Your task: Write out, word for word, the stretch of the passage about IRB review of a clinical trial consent document from "The document runs" through "to limit liability.".

Extracted text:
I recently submitted a clinical trial application for review by my IRB. They reviewed the consent document, a document meant to assist a patient in understanding a trial before making a decision to participate. The trial tests high doses of radiation therapy together with chemotherapy and a new targeted agent in this setting. The patients enrolled to the study have stage III lung cancer, a disease with a five-year survival of about 15%.

The treatments are potentially life-threatening in a variety of ways that I enunciated ad nauseum in the consent document I submitted. Nevertheless, the IRB objected to the omission of a statement that patients may find items on a questionnaire about their quality of life "upsetting." When someone's treatment or disease has a substantial risk of killing them, a likelihood of making them seriously ill, and a certainty of making them feel like hell for about four months, the possible eyebrow-raising discomfiture provoked by a questionnaire item is not a make-or-break feature of the trial.

The document runs 13 pages and contains redundant assurances about protection of privacy, superfluous statements about expenses such as specifying that parking costs will not be covered, and the like. It is a Frankensteinian concatenation of every paternal impulse ponderous regulatory institutions can muster, ostensibly for patient protection, more likely to limit liability.

I applaud the courage of Stewart and Kurzrock for making a case that is long overdue. Their piece is an electrifying manifesto, and should be required reading for every researcher and regulator. I have no doubt that they are incredibly frustrated and inhibited by the regulatory and granting environment they find themselves in. Who knows what great advances we have overlooked, what novel ideas have been turned away, how many eager researchers have been stonewalled by a process that is "perfectly designed to get exactly the results it gets."

Data for analysis:

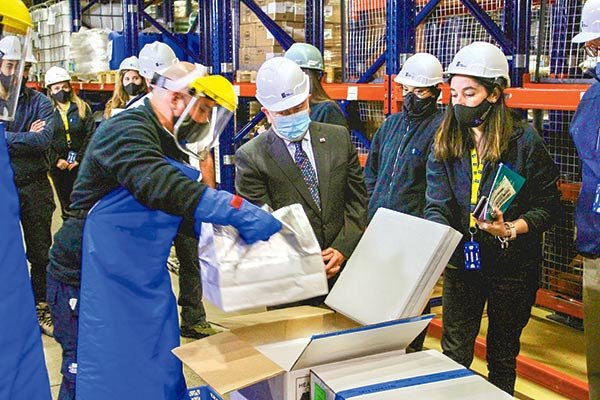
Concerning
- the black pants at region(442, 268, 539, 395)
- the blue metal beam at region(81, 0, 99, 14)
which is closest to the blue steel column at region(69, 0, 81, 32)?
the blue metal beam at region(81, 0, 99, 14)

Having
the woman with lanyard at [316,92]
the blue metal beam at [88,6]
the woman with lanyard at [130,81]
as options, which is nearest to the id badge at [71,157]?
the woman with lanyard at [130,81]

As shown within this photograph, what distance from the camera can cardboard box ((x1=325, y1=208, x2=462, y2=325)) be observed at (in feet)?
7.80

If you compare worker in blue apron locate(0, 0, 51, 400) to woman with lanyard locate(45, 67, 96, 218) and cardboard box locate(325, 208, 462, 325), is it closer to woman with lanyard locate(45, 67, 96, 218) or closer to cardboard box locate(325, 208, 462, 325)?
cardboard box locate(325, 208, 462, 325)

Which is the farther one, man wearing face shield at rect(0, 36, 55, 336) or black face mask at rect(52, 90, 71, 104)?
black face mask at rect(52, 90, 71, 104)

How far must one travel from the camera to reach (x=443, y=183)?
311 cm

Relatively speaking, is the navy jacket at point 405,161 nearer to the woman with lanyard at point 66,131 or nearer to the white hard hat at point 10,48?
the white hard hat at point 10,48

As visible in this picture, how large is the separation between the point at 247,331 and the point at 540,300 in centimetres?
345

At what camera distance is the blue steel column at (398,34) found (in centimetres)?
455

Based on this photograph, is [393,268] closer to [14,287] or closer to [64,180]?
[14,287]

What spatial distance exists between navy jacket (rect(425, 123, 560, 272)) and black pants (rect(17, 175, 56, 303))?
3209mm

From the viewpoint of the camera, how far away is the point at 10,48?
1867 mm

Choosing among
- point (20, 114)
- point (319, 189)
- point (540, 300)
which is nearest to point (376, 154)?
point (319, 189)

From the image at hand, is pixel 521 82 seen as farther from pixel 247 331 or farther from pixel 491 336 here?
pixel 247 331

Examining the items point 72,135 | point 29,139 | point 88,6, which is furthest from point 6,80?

--

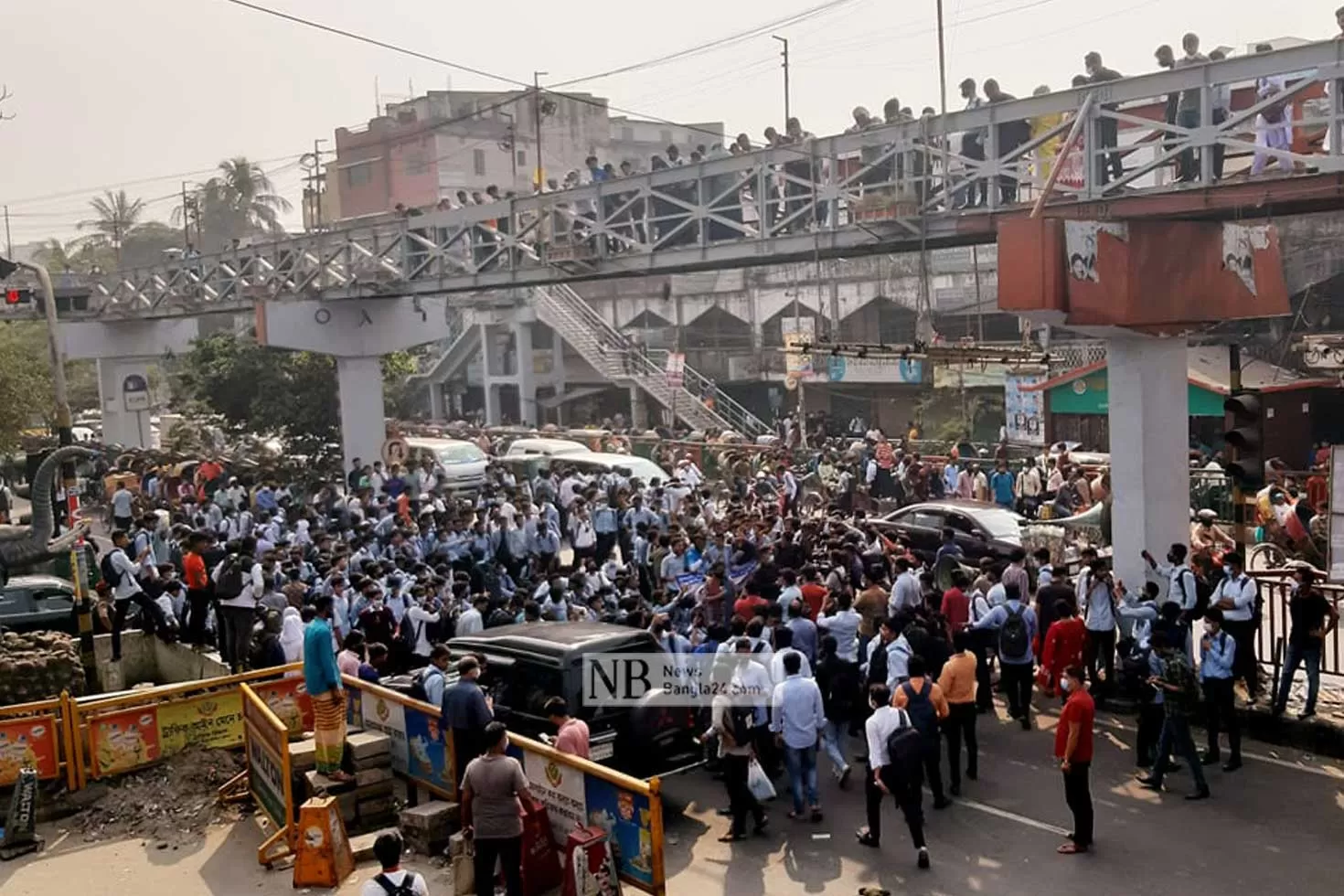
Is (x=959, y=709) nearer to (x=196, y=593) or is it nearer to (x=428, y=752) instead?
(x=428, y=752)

Written solution:
The document runs 13 pages and contains redundant assurances about protection of privacy, superfluous statements about expenses such as specifying that parking costs will not be covered, and the like. It is a Frankensteinian concatenation of every paternal impulse ponderous regulatory institutions can muster, ostensibly for patient protection, more likely to limit liability.